Lesetext -

-=-=-

Eine Mitstreiterin möchte etwas Sinnvolles mitorganisieren und arbeitet nicht ohne guten Grund mit: „Weil es ein großartiges Team ist, bin ich gerne in die Arbeit eingestiegen. Man kann viel Lachen, und zwar im Haus und ebenso wie bei den Arbeiten im Lager. Die Gespräche mit den Buchliebhabern bereichern und es ist eine Freude, wenn die alten Bücher ein neues Leben erhalten. Ein unterhaltsames und nachhaltiges Projekt. Außerdem lese ist selbst gerne Krimis, meist ganze Reihen.“ (PT).

-=-=-

Extrahierte Dateneinträge:
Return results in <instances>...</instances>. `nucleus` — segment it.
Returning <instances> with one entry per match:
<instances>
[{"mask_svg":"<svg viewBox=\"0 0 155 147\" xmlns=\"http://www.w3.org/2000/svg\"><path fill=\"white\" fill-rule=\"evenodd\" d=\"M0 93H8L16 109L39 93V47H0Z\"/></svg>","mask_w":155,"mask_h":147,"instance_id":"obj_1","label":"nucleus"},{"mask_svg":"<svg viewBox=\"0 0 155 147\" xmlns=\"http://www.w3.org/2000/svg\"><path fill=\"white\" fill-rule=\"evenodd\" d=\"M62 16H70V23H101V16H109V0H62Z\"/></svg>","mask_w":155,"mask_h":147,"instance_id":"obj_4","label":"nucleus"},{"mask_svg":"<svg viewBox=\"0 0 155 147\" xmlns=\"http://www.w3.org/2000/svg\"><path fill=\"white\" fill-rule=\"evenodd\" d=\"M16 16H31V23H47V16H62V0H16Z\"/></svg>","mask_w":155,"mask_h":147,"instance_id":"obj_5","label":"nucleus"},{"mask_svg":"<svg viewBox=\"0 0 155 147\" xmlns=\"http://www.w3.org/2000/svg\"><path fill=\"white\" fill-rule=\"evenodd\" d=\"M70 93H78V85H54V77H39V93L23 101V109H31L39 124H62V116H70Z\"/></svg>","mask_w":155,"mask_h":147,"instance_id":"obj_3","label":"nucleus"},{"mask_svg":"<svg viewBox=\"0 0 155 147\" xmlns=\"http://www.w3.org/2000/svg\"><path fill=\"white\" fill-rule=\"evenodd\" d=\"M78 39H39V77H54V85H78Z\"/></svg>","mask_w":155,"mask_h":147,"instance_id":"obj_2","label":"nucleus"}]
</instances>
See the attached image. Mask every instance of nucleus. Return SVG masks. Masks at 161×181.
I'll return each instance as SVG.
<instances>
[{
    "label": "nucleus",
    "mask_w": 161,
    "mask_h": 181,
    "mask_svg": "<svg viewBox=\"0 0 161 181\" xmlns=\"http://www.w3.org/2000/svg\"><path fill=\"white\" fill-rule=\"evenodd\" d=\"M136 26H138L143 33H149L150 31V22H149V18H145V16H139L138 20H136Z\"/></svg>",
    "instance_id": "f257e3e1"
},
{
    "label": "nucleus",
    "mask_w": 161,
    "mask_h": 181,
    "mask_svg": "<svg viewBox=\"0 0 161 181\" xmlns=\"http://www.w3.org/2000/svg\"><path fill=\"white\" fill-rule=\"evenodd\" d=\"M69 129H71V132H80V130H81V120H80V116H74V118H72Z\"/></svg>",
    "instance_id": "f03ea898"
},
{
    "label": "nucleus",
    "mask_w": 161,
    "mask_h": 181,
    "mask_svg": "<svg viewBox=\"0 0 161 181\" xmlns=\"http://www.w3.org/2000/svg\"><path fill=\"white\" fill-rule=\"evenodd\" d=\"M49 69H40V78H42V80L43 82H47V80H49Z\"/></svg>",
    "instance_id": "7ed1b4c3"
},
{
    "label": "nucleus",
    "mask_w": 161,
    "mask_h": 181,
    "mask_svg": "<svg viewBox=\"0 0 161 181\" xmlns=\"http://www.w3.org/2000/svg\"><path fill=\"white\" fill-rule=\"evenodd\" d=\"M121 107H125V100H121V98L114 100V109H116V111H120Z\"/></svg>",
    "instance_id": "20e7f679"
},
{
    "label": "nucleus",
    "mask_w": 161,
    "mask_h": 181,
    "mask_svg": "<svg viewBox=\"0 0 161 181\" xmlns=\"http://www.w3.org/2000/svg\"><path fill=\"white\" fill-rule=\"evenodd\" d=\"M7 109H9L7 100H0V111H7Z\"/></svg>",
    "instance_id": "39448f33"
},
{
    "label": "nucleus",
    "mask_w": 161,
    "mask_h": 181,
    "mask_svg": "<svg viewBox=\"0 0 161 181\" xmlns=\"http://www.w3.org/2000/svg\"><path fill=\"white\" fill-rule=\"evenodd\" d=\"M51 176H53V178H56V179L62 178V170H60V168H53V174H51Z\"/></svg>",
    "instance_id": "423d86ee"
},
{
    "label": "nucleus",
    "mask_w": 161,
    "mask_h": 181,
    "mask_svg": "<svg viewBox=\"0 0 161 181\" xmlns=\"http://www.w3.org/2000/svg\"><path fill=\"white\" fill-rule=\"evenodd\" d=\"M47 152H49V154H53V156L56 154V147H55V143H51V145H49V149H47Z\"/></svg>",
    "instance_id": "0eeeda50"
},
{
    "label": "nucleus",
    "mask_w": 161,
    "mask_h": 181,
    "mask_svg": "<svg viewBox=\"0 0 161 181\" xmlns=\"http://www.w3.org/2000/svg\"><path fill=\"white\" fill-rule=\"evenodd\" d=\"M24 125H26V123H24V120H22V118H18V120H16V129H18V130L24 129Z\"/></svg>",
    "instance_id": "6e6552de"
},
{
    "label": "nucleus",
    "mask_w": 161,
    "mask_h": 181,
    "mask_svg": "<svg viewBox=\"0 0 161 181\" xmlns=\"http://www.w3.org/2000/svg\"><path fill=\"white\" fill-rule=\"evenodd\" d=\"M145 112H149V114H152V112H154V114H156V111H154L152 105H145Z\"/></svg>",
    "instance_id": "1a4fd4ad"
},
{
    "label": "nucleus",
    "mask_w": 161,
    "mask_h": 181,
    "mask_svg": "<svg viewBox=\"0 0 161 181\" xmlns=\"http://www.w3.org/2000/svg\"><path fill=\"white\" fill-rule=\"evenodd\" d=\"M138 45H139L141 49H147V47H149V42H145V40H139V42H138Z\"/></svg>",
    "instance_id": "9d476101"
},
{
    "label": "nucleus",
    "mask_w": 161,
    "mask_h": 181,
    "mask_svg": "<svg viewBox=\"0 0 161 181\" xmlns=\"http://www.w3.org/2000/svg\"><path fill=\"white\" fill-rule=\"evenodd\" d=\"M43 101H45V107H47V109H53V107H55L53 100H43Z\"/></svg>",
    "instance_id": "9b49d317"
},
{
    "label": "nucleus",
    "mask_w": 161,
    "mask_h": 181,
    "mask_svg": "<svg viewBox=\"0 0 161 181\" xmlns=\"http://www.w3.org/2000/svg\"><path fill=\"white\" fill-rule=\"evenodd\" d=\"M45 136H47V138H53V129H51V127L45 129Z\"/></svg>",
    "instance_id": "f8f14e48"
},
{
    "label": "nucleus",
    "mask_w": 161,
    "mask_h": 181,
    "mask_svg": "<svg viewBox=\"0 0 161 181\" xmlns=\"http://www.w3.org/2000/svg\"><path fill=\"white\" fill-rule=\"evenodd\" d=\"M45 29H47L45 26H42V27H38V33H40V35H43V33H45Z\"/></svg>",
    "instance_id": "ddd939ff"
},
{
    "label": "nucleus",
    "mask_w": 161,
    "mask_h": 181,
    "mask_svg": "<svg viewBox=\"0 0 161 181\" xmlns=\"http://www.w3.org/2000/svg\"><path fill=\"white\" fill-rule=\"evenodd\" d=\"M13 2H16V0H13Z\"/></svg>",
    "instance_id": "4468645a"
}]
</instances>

-=-=-

Aufgabenstellung -
• a. Beantworten Sie anhand des Lesetextes die folgenden Fragen:
(i) Aus welchem Grund ist die Mitstreiterin gerne in die Arbeit eingestiegen?
(ii) Wo kann man laut ihrer Aussage viel lachen?
(iii) Welche Bücher liest sie selbst gerne?
• b. Schreiben Sie den Lesetext über das Bücherprojekt im Anschluss an seinen letzten Satz weiter.

Lösungen -
• a.
(i) Weil es ein großartiges Team ist.
(ii) Im Haus und ebenso bei den Arbeiten im Lager.
(iii) Krimis, meist ganze Reihen.

• b.
Eine andere kam als Kundin und blieb als Mitarbeiterin: „Ich lese von Kindesbeinen an bis heute. Selbst Bilderbücher, wenn die Illustrationen schön sind. Außerdem habe ich es gerne mit Menschen zu tun. Das Haus hat viel Flair, ein schönes Refugium für die alten und modernen Bücher, die schon einmal gelesen und geliebt wurden und jetzt als Schätzchen neue Leser und Besitzer suchen. Manche Bücher verfolgen einen. Einmal selbst gelesen, tauchen sie unter den Bücherspenden auf wie alte Bekannte. Wenn sie allerdings in Massen wie Wellen angespült werden, erschreckt es schon.“ (UlG).
Augen auf bei der Wahl des Ehrenamtes, warnt die Kollegin des Anfangs, denn es gibt keine gesetzlich geregelten Arbeitszeiten und keinen Urlaubsanspruch. Warum mache ich es trotzdem? antwortet sie: „Weil es mir und anderen guttut und Freude bereitet. Es ist großartig, wenn Kunden mit leuchtenden Augen durch das Haus wandern oder mit einem langen gesuchten Buch gehen. Auch außerhalb der Öffnungszeiten werden im Vorbeigehen in der Stadt mit den Kunden ein paar Worte gewechselt.“ (UrG).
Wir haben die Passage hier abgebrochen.